In diesem Jahr kam es auch zu einer wichtigen Veränderung in Negris persönlicher Situation in Frankreich: Nach einem Jahrzehnt prekärer und instabiler Jobs wurde er von Jean-Marie Vincent in die Abteilung für Politikwissenschaften der Universität Paris 8 (Saint-Denis) aufgenommen. Gleichzeitig beginnt für ihn mit JM Vincent und Dénis Berger – einem Helden des Kampfes gegen den Algerienkrieg, der auch Professor in Saint-Denis wurde – ein neues politisch-intellektuelles Abenteuer: das Magazin Zukünftiges Anterie (1989-1996), fünfzig Bände von sehr hoher Qualität, wenn auch mit begrenztem kommerziellen Erfolg. Dank engagierter Verleger und Redakteure – wie Michele Riot-Sarcey, Helena Hirata, Marie-Edith Thevenin – und der Zusammenarbeit von Maurício Lazzarato und Michael Hardt brachte das Magazin einen gegenläufigen Gedanken hervor, der auf der autonomen Produktion von Subjektivität basierte und sich eng an die … anlehnte des Klassenkampfes, wie die Erfahrung von Chiapas, ein Beispiel alternativer verfassungsgebender Macht, das in Negri diesen Ausruf der Bewunderung hervorrief: „Ben Scavato, Vecchia Talpa!“. Die Zeitschrift war für ihn auch eine angenehme Erfahrung brüderlicher Zusammenarbeit, die ihm das Gefühl gab, „mit sechzig Jahren sein eigenes Leben neu zu erfinden“.
Die letzten Seiten des Buches sind der großen sozialen Bewegung von 1995 gewidmet, diesem riesigen „Metropolenstreik“ neuen Typs, dessen Ziel nicht mehr die alte Arbeiterklasse in den Fabriken ist, sondern eine hochgebildete „Menge“ (ein weiterer Spinozianer). Konzept) der Proletarier, konzentriert sich auf öffentliche Dienstleistungen und organisiert sich selbst in Basisversammlungen. Diese „erbittert antikapitalistische“ Revolte zeigt die Fähigkeit sozialer Bewegungen, zu verfassungsgebenden Kräften zu werden. Es ist eine neue Form des Operaismo, die sich hier unter der Ägide kognitiver, intellektueller und kooperativer Arbeit manifestiert.

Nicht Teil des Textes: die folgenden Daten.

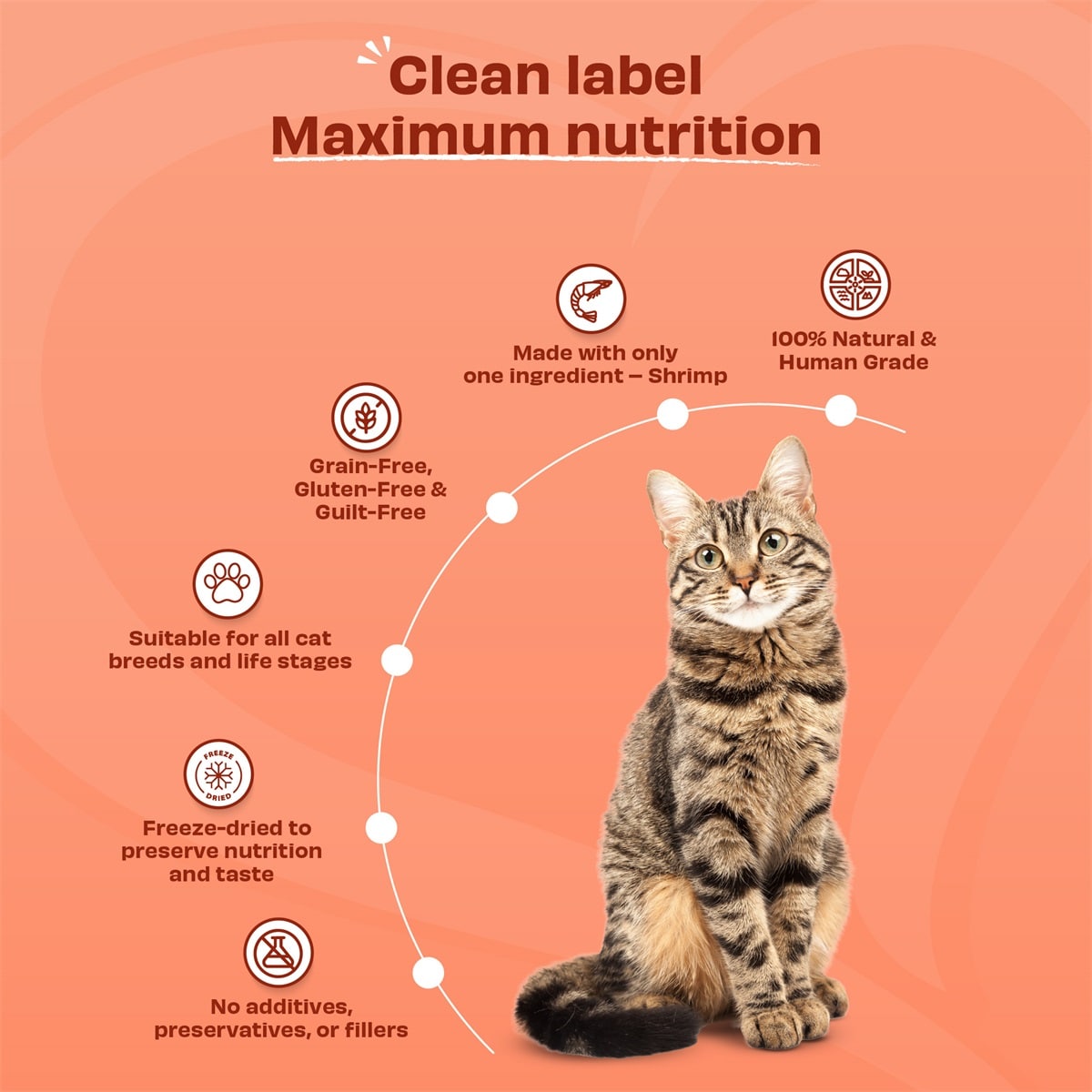 Clean label
Maximum nutrition

Made with only one ingredient – Shrimp

100% Natural & Human Grade

Grain-Free, Gluten-Free & Guilt-Free

Suitable for all cat breeds and life stages

FREEZE DRIED

Freeze-dried to preserve nutrition and taste

No additives, preservatives, or fillers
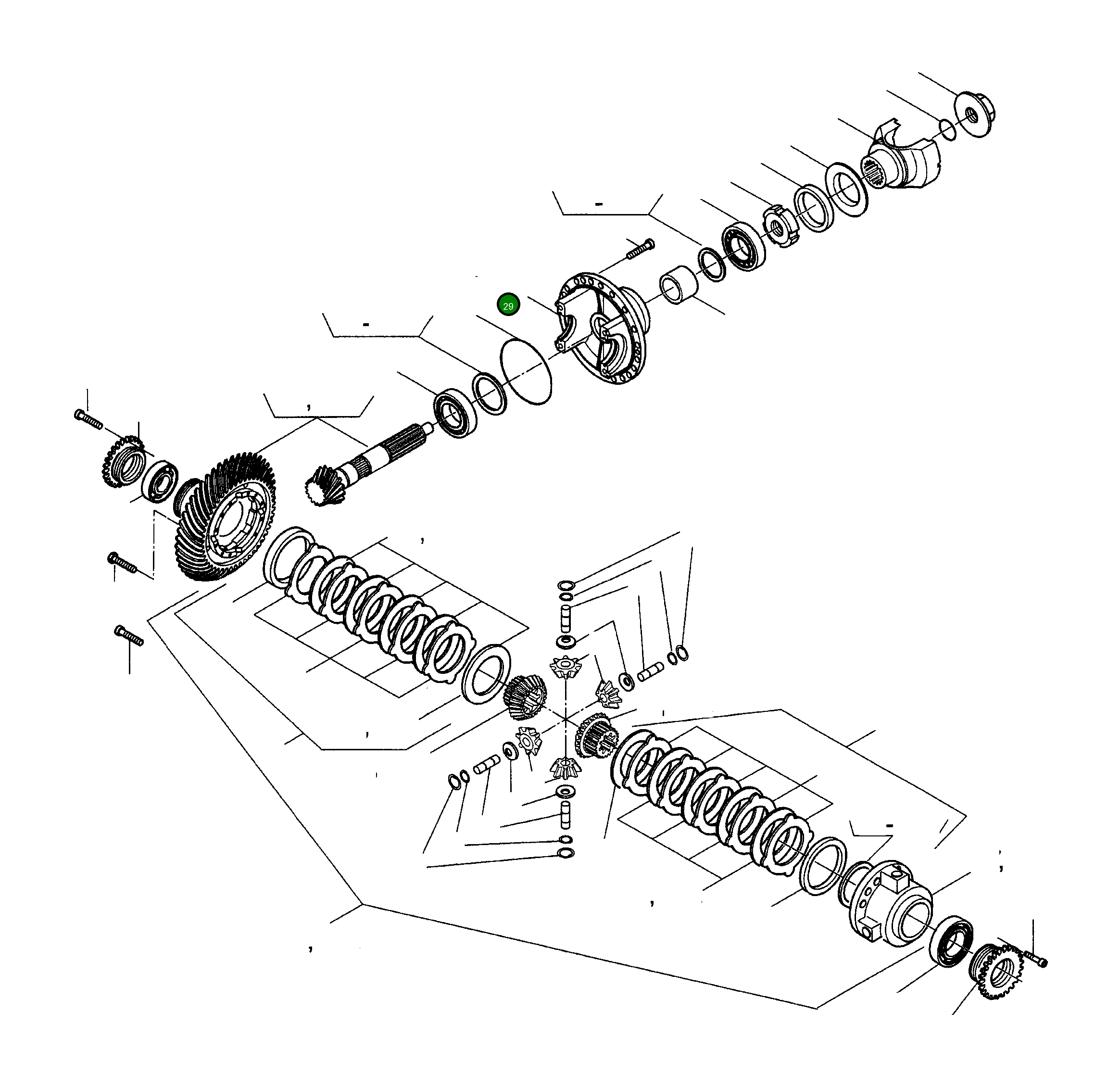 29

Die Erfahrung von 1995 weckte in Negri den Wunsch, nach Italien zurückzukehren, um noch einmal direkt an den neuen Erfahrungen des Klassenkampfs teilnehmen zu können, die zwangsläufig entstehen würden. Hier, wie in dieser Geschichte der sozialen Kämpfe, Verhaftungen, Fluchten, Exil und Besinnung, manifestiert sich Toni Negris unverbesserlicher Optimismus, ihr „spinozischer Glaube an die Vernunft“, ihre hartnäckige Weigerung, auf die revolutionäre Hoffnung zu verzichten.
*Michael Lowy ist Forschungsdirektor bei Nationales Zentrum für wissenschaftliche Forschung (Frankreich); Autor, unter anderem von Walter Benjamin: Brandwarnung (Boitempo).
Tradução: Ilan Lapyda
Referenz
Tony NEGRI. Galerie und Esilio. Geschichte eines Kommunisten, die Heilung von Girolamo De Michele. Mailand, Adriano Salani Editore, „Ponte alle Grazie“, 443 Seiten.